I heard a lot about the book “The FIVE DYSFUNCTIONS of a TEAM” by Patrick Lencioni previously and found it on a list named “The Best Company Culture Books To Read“. It felt like I should give it a try.
The book’ content wraps around a really great story around executives of a virtual tech company in the Silicon Valey finding their way from being a wild group of individuals towards a real team. There is Kathryn, a really experienced CEO coming from a totally different industry background. Jeff, the former CEO and one of the founders – now looking after business development. The CMO, Mikey, a big-shot contributor with an incredible backlog of successes in the broader tech industry. The CTO, Martin, very strong opinionated person with a clear tech-nerdy attitude and among the founding team. The CSO, JR with also a quite huge list of successes on sales side – always increased revenues quarter over quarter. The Chief of Customer Support, Carlos – one of the buddies of Mikey and a quite silent person. The CFO, Jan, who is very carefully keeping the money of the company together and the COO, Nick, who was brought to the company to fix operations.
The story is a great read and I could sympathize with various characters right from the beginning. I could also see some parallels to some of my colleagues in leadership positions. So, the fictional story is not that fictional after all. The fictive CEO Kathryn is one of the CEO’s you would want to work for – or even better – being such a role-model as a C-Level yourself.
Patrick wraps his learnings from working with teams in this story and gives some advice at the end of the book on how to overcome the described dysfunctions. Patrick talks on his website more about the details of the model: Teamwork: The Five Dysfunctions of a Team.
Nevertheless, I’ll sum up what I learned in the next brief paragraphs.
The book is a great read. I found myself in various situations and couldn’t agree more with Patrick on his observations on leadership teams. I had the pleasure to work with outstanding CEO’s in the past, myself. One of them being Martina Bruder, the CEO at my times at FriendScout24 and the other being Florian Geuppert the CEO at gutefrage.net. It has been great to be part of the team since these teams were build around trust. I, however, worked with other leadership teams as well and know the situations described by Patrick first hand.
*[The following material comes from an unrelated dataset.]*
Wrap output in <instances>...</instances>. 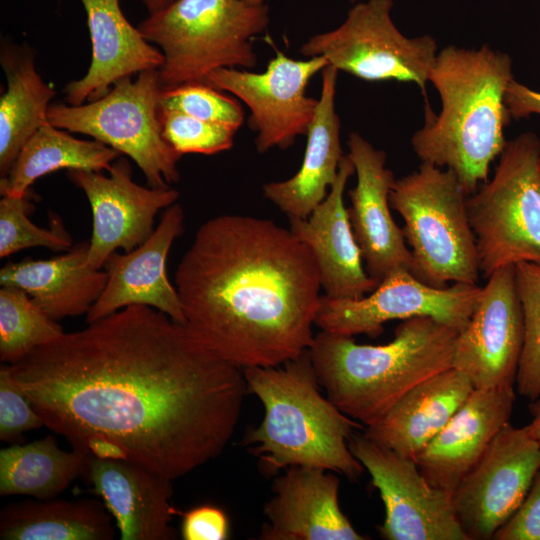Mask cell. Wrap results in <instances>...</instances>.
I'll return each mask as SVG.
<instances>
[{"label":"cell","instance_id":"6da1fadb","mask_svg":"<svg viewBox=\"0 0 540 540\" xmlns=\"http://www.w3.org/2000/svg\"><path fill=\"white\" fill-rule=\"evenodd\" d=\"M87 324L8 364L44 426L72 448L111 441L171 481L223 452L249 392L243 369L149 306Z\"/></svg>","mask_w":540,"mask_h":540},{"label":"cell","instance_id":"7a4b0ae2","mask_svg":"<svg viewBox=\"0 0 540 540\" xmlns=\"http://www.w3.org/2000/svg\"><path fill=\"white\" fill-rule=\"evenodd\" d=\"M175 287L190 334L241 369L282 365L314 340L319 268L308 246L272 220L222 214L204 222Z\"/></svg>","mask_w":540,"mask_h":540},{"label":"cell","instance_id":"3957f363","mask_svg":"<svg viewBox=\"0 0 540 540\" xmlns=\"http://www.w3.org/2000/svg\"><path fill=\"white\" fill-rule=\"evenodd\" d=\"M512 79L511 57L487 45L438 51L429 82L440 96L441 111L425 107L424 124L411 145L421 162L453 171L468 196L488 180L491 163L508 142L505 94Z\"/></svg>","mask_w":540,"mask_h":540},{"label":"cell","instance_id":"277c9868","mask_svg":"<svg viewBox=\"0 0 540 540\" xmlns=\"http://www.w3.org/2000/svg\"><path fill=\"white\" fill-rule=\"evenodd\" d=\"M458 333L427 316L403 320L394 339L383 345L358 344L350 336L321 330L309 355L327 398L369 427L413 387L452 367Z\"/></svg>","mask_w":540,"mask_h":540},{"label":"cell","instance_id":"5b68a950","mask_svg":"<svg viewBox=\"0 0 540 540\" xmlns=\"http://www.w3.org/2000/svg\"><path fill=\"white\" fill-rule=\"evenodd\" d=\"M248 391L264 407L261 423L246 439L268 471L291 466L321 468L357 479L364 467L349 448L363 425L319 390L309 350L273 367L243 369Z\"/></svg>","mask_w":540,"mask_h":540},{"label":"cell","instance_id":"8992f818","mask_svg":"<svg viewBox=\"0 0 540 540\" xmlns=\"http://www.w3.org/2000/svg\"><path fill=\"white\" fill-rule=\"evenodd\" d=\"M269 7L244 0H175L137 26L162 52V90L205 83L220 68L257 65L252 38L266 30Z\"/></svg>","mask_w":540,"mask_h":540},{"label":"cell","instance_id":"52a82bcc","mask_svg":"<svg viewBox=\"0 0 540 540\" xmlns=\"http://www.w3.org/2000/svg\"><path fill=\"white\" fill-rule=\"evenodd\" d=\"M467 199L453 171L430 163L421 162L395 181L390 206L403 218L413 275L427 285L477 284L480 267Z\"/></svg>","mask_w":540,"mask_h":540},{"label":"cell","instance_id":"ba28073f","mask_svg":"<svg viewBox=\"0 0 540 540\" xmlns=\"http://www.w3.org/2000/svg\"><path fill=\"white\" fill-rule=\"evenodd\" d=\"M480 272L520 262L540 264V138L507 142L491 180L467 199Z\"/></svg>","mask_w":540,"mask_h":540},{"label":"cell","instance_id":"9c48e42d","mask_svg":"<svg viewBox=\"0 0 540 540\" xmlns=\"http://www.w3.org/2000/svg\"><path fill=\"white\" fill-rule=\"evenodd\" d=\"M161 93L159 69L147 70L135 80L121 79L97 100L51 104L47 118L57 128L90 136L131 158L148 186L164 188L179 181L182 156L162 135Z\"/></svg>","mask_w":540,"mask_h":540},{"label":"cell","instance_id":"30bf717a","mask_svg":"<svg viewBox=\"0 0 540 540\" xmlns=\"http://www.w3.org/2000/svg\"><path fill=\"white\" fill-rule=\"evenodd\" d=\"M394 0L354 3L335 29L311 36L305 57H324L338 71L366 81L415 83L424 96L438 46L430 35L408 37L392 19Z\"/></svg>","mask_w":540,"mask_h":540},{"label":"cell","instance_id":"8fae6325","mask_svg":"<svg viewBox=\"0 0 540 540\" xmlns=\"http://www.w3.org/2000/svg\"><path fill=\"white\" fill-rule=\"evenodd\" d=\"M481 292L482 287L477 284L433 287L410 271L397 269L387 274L367 296L358 299L321 296L315 325L339 335L365 334L375 338L383 332L387 321L427 316L460 332L469 322Z\"/></svg>","mask_w":540,"mask_h":540},{"label":"cell","instance_id":"7c38bea8","mask_svg":"<svg viewBox=\"0 0 540 540\" xmlns=\"http://www.w3.org/2000/svg\"><path fill=\"white\" fill-rule=\"evenodd\" d=\"M329 64L322 56L293 59L276 50L262 73L238 68L210 72L205 83L233 94L250 110L249 127L257 132L260 153L287 149L298 136L306 135L318 99L306 95L314 75Z\"/></svg>","mask_w":540,"mask_h":540},{"label":"cell","instance_id":"4fadbf2b","mask_svg":"<svg viewBox=\"0 0 540 540\" xmlns=\"http://www.w3.org/2000/svg\"><path fill=\"white\" fill-rule=\"evenodd\" d=\"M349 448L371 476L385 508L378 527L386 540H468L455 513L451 494L434 487L415 460L353 434Z\"/></svg>","mask_w":540,"mask_h":540},{"label":"cell","instance_id":"5bb4252c","mask_svg":"<svg viewBox=\"0 0 540 540\" xmlns=\"http://www.w3.org/2000/svg\"><path fill=\"white\" fill-rule=\"evenodd\" d=\"M540 469V444L524 427L506 424L453 491L468 540H490L527 495Z\"/></svg>","mask_w":540,"mask_h":540},{"label":"cell","instance_id":"9a60e30c","mask_svg":"<svg viewBox=\"0 0 540 540\" xmlns=\"http://www.w3.org/2000/svg\"><path fill=\"white\" fill-rule=\"evenodd\" d=\"M487 279L469 322L456 337L452 359V367L474 389L514 386L525 340L515 265L501 267Z\"/></svg>","mask_w":540,"mask_h":540},{"label":"cell","instance_id":"2e32d148","mask_svg":"<svg viewBox=\"0 0 540 540\" xmlns=\"http://www.w3.org/2000/svg\"><path fill=\"white\" fill-rule=\"evenodd\" d=\"M102 171L68 170L67 177L86 195L92 211V235L87 263L102 269L118 249L129 252L154 231L157 213L176 203L179 192L171 186H141L132 179L126 158L116 159Z\"/></svg>","mask_w":540,"mask_h":540},{"label":"cell","instance_id":"e0dca14e","mask_svg":"<svg viewBox=\"0 0 540 540\" xmlns=\"http://www.w3.org/2000/svg\"><path fill=\"white\" fill-rule=\"evenodd\" d=\"M348 148L357 176L348 193V214L367 273L378 284L397 269L413 274L411 250L390 212L389 197L396 179L386 167V153L356 132L349 134Z\"/></svg>","mask_w":540,"mask_h":540},{"label":"cell","instance_id":"ac0fdd59","mask_svg":"<svg viewBox=\"0 0 540 540\" xmlns=\"http://www.w3.org/2000/svg\"><path fill=\"white\" fill-rule=\"evenodd\" d=\"M184 230V211L174 203L165 209L152 234L135 249L113 253L103 269L106 285L86 314L91 323L131 305L155 308L174 321L186 320L178 291L167 275V257Z\"/></svg>","mask_w":540,"mask_h":540},{"label":"cell","instance_id":"d6986e66","mask_svg":"<svg viewBox=\"0 0 540 540\" xmlns=\"http://www.w3.org/2000/svg\"><path fill=\"white\" fill-rule=\"evenodd\" d=\"M340 481L332 471L291 466L274 480L264 505L262 540H366L339 506Z\"/></svg>","mask_w":540,"mask_h":540},{"label":"cell","instance_id":"ffe728a7","mask_svg":"<svg viewBox=\"0 0 540 540\" xmlns=\"http://www.w3.org/2000/svg\"><path fill=\"white\" fill-rule=\"evenodd\" d=\"M354 173L352 161L344 155L324 200L307 218L290 219L289 229L308 246L316 260L325 295L335 299H358L378 286L363 266L344 204L346 184Z\"/></svg>","mask_w":540,"mask_h":540},{"label":"cell","instance_id":"44dd1931","mask_svg":"<svg viewBox=\"0 0 540 540\" xmlns=\"http://www.w3.org/2000/svg\"><path fill=\"white\" fill-rule=\"evenodd\" d=\"M514 386L474 389L447 425L416 457L423 476L452 495L463 477L509 423Z\"/></svg>","mask_w":540,"mask_h":540},{"label":"cell","instance_id":"7402d4cb","mask_svg":"<svg viewBox=\"0 0 540 540\" xmlns=\"http://www.w3.org/2000/svg\"><path fill=\"white\" fill-rule=\"evenodd\" d=\"M84 473L122 540H173L172 481L129 460L89 455Z\"/></svg>","mask_w":540,"mask_h":540},{"label":"cell","instance_id":"603a6c76","mask_svg":"<svg viewBox=\"0 0 540 540\" xmlns=\"http://www.w3.org/2000/svg\"><path fill=\"white\" fill-rule=\"evenodd\" d=\"M91 40V62L83 77L67 83L65 101L81 105L105 95L126 77L160 69L162 52L125 17L120 0H80Z\"/></svg>","mask_w":540,"mask_h":540},{"label":"cell","instance_id":"cb8c5ba5","mask_svg":"<svg viewBox=\"0 0 540 540\" xmlns=\"http://www.w3.org/2000/svg\"><path fill=\"white\" fill-rule=\"evenodd\" d=\"M320 97L308 127L304 158L299 170L284 181L263 185L264 196L289 219H305L327 196L344 156L341 123L335 107L339 71L330 65L322 71Z\"/></svg>","mask_w":540,"mask_h":540},{"label":"cell","instance_id":"d4e9b609","mask_svg":"<svg viewBox=\"0 0 540 540\" xmlns=\"http://www.w3.org/2000/svg\"><path fill=\"white\" fill-rule=\"evenodd\" d=\"M474 390L468 377L451 367L409 390L364 435L415 460L447 425Z\"/></svg>","mask_w":540,"mask_h":540},{"label":"cell","instance_id":"484cf974","mask_svg":"<svg viewBox=\"0 0 540 540\" xmlns=\"http://www.w3.org/2000/svg\"><path fill=\"white\" fill-rule=\"evenodd\" d=\"M89 241L50 259L25 258L0 270V285L24 290L51 318L87 314L101 295L107 273L88 265Z\"/></svg>","mask_w":540,"mask_h":540},{"label":"cell","instance_id":"4316f807","mask_svg":"<svg viewBox=\"0 0 540 540\" xmlns=\"http://www.w3.org/2000/svg\"><path fill=\"white\" fill-rule=\"evenodd\" d=\"M35 54L26 45L2 41L0 63L7 88L0 98V176H6L31 136L48 123L56 91L38 73Z\"/></svg>","mask_w":540,"mask_h":540},{"label":"cell","instance_id":"83f0119b","mask_svg":"<svg viewBox=\"0 0 540 540\" xmlns=\"http://www.w3.org/2000/svg\"><path fill=\"white\" fill-rule=\"evenodd\" d=\"M112 515L95 499L12 503L0 513L2 540H111Z\"/></svg>","mask_w":540,"mask_h":540},{"label":"cell","instance_id":"f1b7e54d","mask_svg":"<svg viewBox=\"0 0 540 540\" xmlns=\"http://www.w3.org/2000/svg\"><path fill=\"white\" fill-rule=\"evenodd\" d=\"M121 155L102 142L78 139L48 122L25 143L0 179V194L24 195L37 179L61 169L108 171Z\"/></svg>","mask_w":540,"mask_h":540},{"label":"cell","instance_id":"f546056e","mask_svg":"<svg viewBox=\"0 0 540 540\" xmlns=\"http://www.w3.org/2000/svg\"><path fill=\"white\" fill-rule=\"evenodd\" d=\"M90 454L80 448L63 450L52 435L1 449L0 495L55 498L84 473Z\"/></svg>","mask_w":540,"mask_h":540},{"label":"cell","instance_id":"4dcf8cb0","mask_svg":"<svg viewBox=\"0 0 540 540\" xmlns=\"http://www.w3.org/2000/svg\"><path fill=\"white\" fill-rule=\"evenodd\" d=\"M65 332L21 288H0V360L15 364Z\"/></svg>","mask_w":540,"mask_h":540},{"label":"cell","instance_id":"1f68e13d","mask_svg":"<svg viewBox=\"0 0 540 540\" xmlns=\"http://www.w3.org/2000/svg\"><path fill=\"white\" fill-rule=\"evenodd\" d=\"M31 189L20 196H2L0 200V258L18 251L44 247L53 251H69L73 240L59 218L52 217L50 228L35 225L29 214L34 209Z\"/></svg>","mask_w":540,"mask_h":540},{"label":"cell","instance_id":"d6a6232c","mask_svg":"<svg viewBox=\"0 0 540 540\" xmlns=\"http://www.w3.org/2000/svg\"><path fill=\"white\" fill-rule=\"evenodd\" d=\"M515 280L525 326L516 384L518 393L532 401L540 395V264L517 263Z\"/></svg>","mask_w":540,"mask_h":540},{"label":"cell","instance_id":"836d02e7","mask_svg":"<svg viewBox=\"0 0 540 540\" xmlns=\"http://www.w3.org/2000/svg\"><path fill=\"white\" fill-rule=\"evenodd\" d=\"M162 135L181 156L189 153L212 155L231 149L238 129L204 121L159 106Z\"/></svg>","mask_w":540,"mask_h":540},{"label":"cell","instance_id":"e575fe53","mask_svg":"<svg viewBox=\"0 0 540 540\" xmlns=\"http://www.w3.org/2000/svg\"><path fill=\"white\" fill-rule=\"evenodd\" d=\"M206 83H189L162 90L160 107L204 121L239 129L244 121L241 104Z\"/></svg>","mask_w":540,"mask_h":540},{"label":"cell","instance_id":"d590c367","mask_svg":"<svg viewBox=\"0 0 540 540\" xmlns=\"http://www.w3.org/2000/svg\"><path fill=\"white\" fill-rule=\"evenodd\" d=\"M44 425L32 403L13 378L8 364L0 367V439L12 442Z\"/></svg>","mask_w":540,"mask_h":540},{"label":"cell","instance_id":"8d00e7d4","mask_svg":"<svg viewBox=\"0 0 540 540\" xmlns=\"http://www.w3.org/2000/svg\"><path fill=\"white\" fill-rule=\"evenodd\" d=\"M495 540H540V469L524 500L495 532Z\"/></svg>","mask_w":540,"mask_h":540},{"label":"cell","instance_id":"74e56055","mask_svg":"<svg viewBox=\"0 0 540 540\" xmlns=\"http://www.w3.org/2000/svg\"><path fill=\"white\" fill-rule=\"evenodd\" d=\"M229 530V520L222 509L201 505L183 514L180 533L184 540H226Z\"/></svg>","mask_w":540,"mask_h":540},{"label":"cell","instance_id":"f35d334b","mask_svg":"<svg viewBox=\"0 0 540 540\" xmlns=\"http://www.w3.org/2000/svg\"><path fill=\"white\" fill-rule=\"evenodd\" d=\"M505 103L511 118L520 119L536 114L540 116V91L512 79L509 83Z\"/></svg>","mask_w":540,"mask_h":540},{"label":"cell","instance_id":"ab89813d","mask_svg":"<svg viewBox=\"0 0 540 540\" xmlns=\"http://www.w3.org/2000/svg\"><path fill=\"white\" fill-rule=\"evenodd\" d=\"M529 411L532 419L525 428L529 435L540 444V395L530 402Z\"/></svg>","mask_w":540,"mask_h":540},{"label":"cell","instance_id":"60d3db41","mask_svg":"<svg viewBox=\"0 0 540 540\" xmlns=\"http://www.w3.org/2000/svg\"><path fill=\"white\" fill-rule=\"evenodd\" d=\"M175 0H141L143 5L145 6L146 10L149 14H154L165 7H167L169 4H171Z\"/></svg>","mask_w":540,"mask_h":540},{"label":"cell","instance_id":"b9f144b4","mask_svg":"<svg viewBox=\"0 0 540 540\" xmlns=\"http://www.w3.org/2000/svg\"><path fill=\"white\" fill-rule=\"evenodd\" d=\"M244 1L250 4L258 5V4H263L265 0H244Z\"/></svg>","mask_w":540,"mask_h":540},{"label":"cell","instance_id":"7bdbcfd3","mask_svg":"<svg viewBox=\"0 0 540 540\" xmlns=\"http://www.w3.org/2000/svg\"><path fill=\"white\" fill-rule=\"evenodd\" d=\"M347 1L350 2L351 4H354V3H357V2H359L361 0H347Z\"/></svg>","mask_w":540,"mask_h":540},{"label":"cell","instance_id":"ee69618b","mask_svg":"<svg viewBox=\"0 0 540 540\" xmlns=\"http://www.w3.org/2000/svg\"><path fill=\"white\" fill-rule=\"evenodd\" d=\"M539 2H540V0H539Z\"/></svg>","mask_w":540,"mask_h":540}]
</instances>
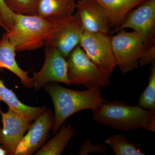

So, go on, build you own opinion and enjoy the story Patrick Lencioni created!
Dysfunction #1 – Absence of Trust
Absence of Trust among team members is primarily due to their reluctance to show vulnerability in front of the group. It is impossible to establish a basis for trust when team members are not genuinely honest with one another about their mistakes and weaknesses.
Dysfunction #2 – Fear of Conflict
Being unable to establish trust is problematic because it supports Fear of Conflict. Teams lacking in trust are unable to have frank and impassioned discussions about their positions. Instead, they use secret conversations and cautious remarks to create an environment of artificial harmony.
Dysfunction #3 – Lack of Commitment
The absence of healthy conflict is a real issue because it makes Lack of Commitment more likely. Team members rarely, if ever, buy in and commit to decisions without first raising their viewpoints during intense and open debate, even though they may pretend to agree during meetings.Returning back to their teams these team members are more likely to defend their own opinions and increase ambiguity in leadership.
Dysfunction #4 – Avoidance of Accountability
Team members try to avoid accountability as a result of this lack of commitment and buy-in. Even the most motivated and dedicated people actually hesitate to confront their teammates about actions and behaviors that seem to be unfavorable to the success of their own team unless they have agreed to a clear plan of action.
Dysfunction #5 – Inattention to Results
Inattention to Results can develop in an environment where people fail to hold one another accountable. It happens when team members prioritize their own interests over the group’s objectives, such as ego, professional advancement, or recognition, or even the demands of their own divisions.